By Find Your Person · Published

Product-mechanics articles are checked against the current implementation and public policies.

Before a potential pair becomes an introduction, Find Your Person models a conversation between representations built from the information each member has provided.

The simulation follows several conversation phases and produces an evaluation that includes an overall score and an estimated second-date likelihood. That evaluation must clear a gate before the pair can move forward. It also contributes to the broader weighted match score.

It is one signal among several.

The simulation currently carries 28% of the baseline weighted score. Photo-preference fit, reciprocal discovery preferences, interview-derived traits, engagement, and confidence make up the rest. Both members’ directional scores must pass. The system is deliberately broader than a single AI-generated conversation.
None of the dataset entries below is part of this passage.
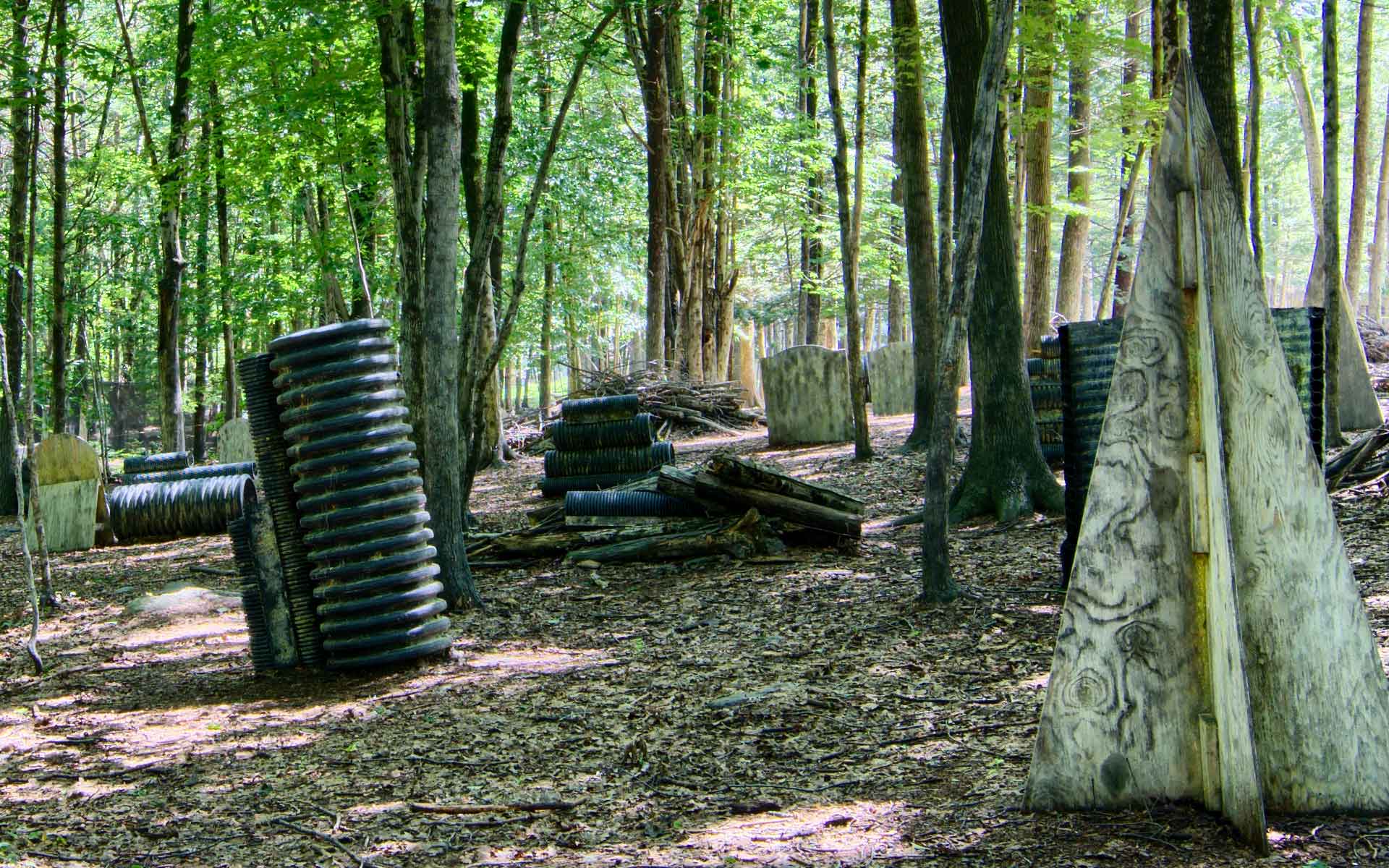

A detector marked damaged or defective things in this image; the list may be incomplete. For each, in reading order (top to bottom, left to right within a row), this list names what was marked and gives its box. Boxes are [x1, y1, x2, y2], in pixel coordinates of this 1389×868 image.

pile of broken branches [569, 366, 761, 433]
pile of broken branches [1322, 427, 1389, 494]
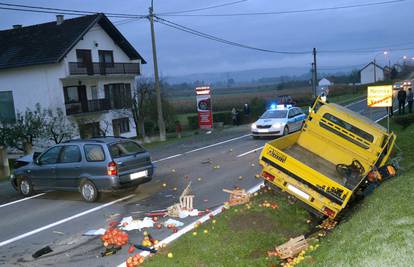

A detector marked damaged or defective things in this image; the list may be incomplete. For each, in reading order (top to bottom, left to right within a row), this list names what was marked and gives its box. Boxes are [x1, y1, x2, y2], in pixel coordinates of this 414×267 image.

overturned yellow truck [260, 97, 396, 219]
broken wooden crate [223, 188, 249, 207]
broken wooden crate [274, 237, 308, 260]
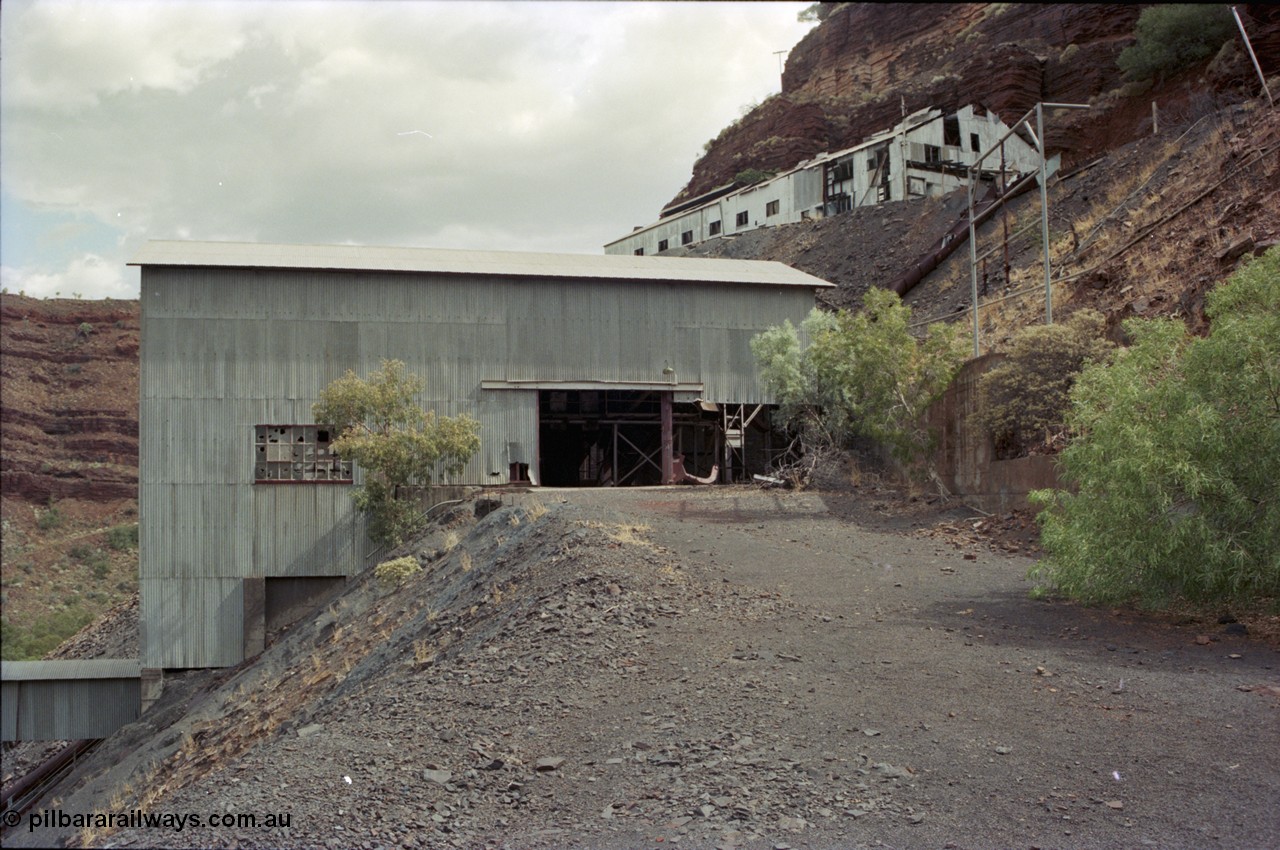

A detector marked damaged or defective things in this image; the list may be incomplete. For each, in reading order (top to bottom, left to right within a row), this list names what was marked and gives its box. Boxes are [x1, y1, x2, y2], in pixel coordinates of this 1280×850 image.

broken window panel [252, 425, 353, 483]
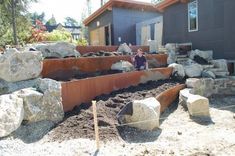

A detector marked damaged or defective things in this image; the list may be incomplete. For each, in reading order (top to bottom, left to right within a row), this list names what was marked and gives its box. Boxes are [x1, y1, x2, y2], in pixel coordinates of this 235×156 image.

rusty metal retaining wall [41, 54, 167, 78]
rusty metal retaining wall [62, 67, 173, 111]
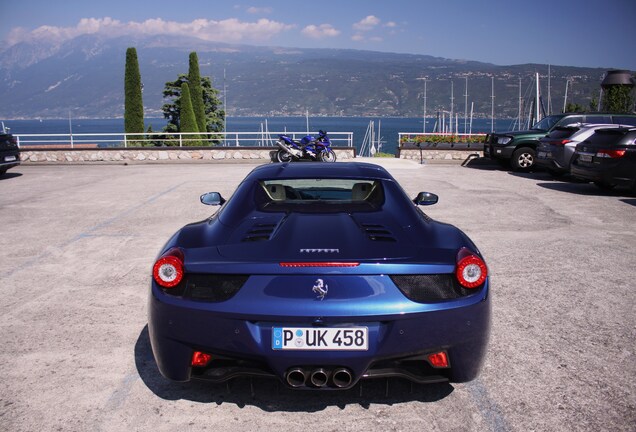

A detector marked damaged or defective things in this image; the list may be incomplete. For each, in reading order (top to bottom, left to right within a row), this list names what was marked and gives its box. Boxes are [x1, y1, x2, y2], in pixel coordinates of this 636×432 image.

cracked asphalt [0, 159, 632, 432]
It does not simulate two real people in full.

A model works from profile representations, not complete human beings. It cannot reproduce body language, timing, physical presence, attraction in context, or the countless surprises of an actual conversation. A high result means the available inputs look promising under the model. It does not mean a date will go well.

Why use it at all?

Written preferences can say whether two people want the same broad future. A modeled exchange can add a different kind of signal about topic overlap, pacing, and conversational fit. Used carefully, it can help rank potential introductions and generate a clearer explanation for why one is being shown. The member still decides whether to continue.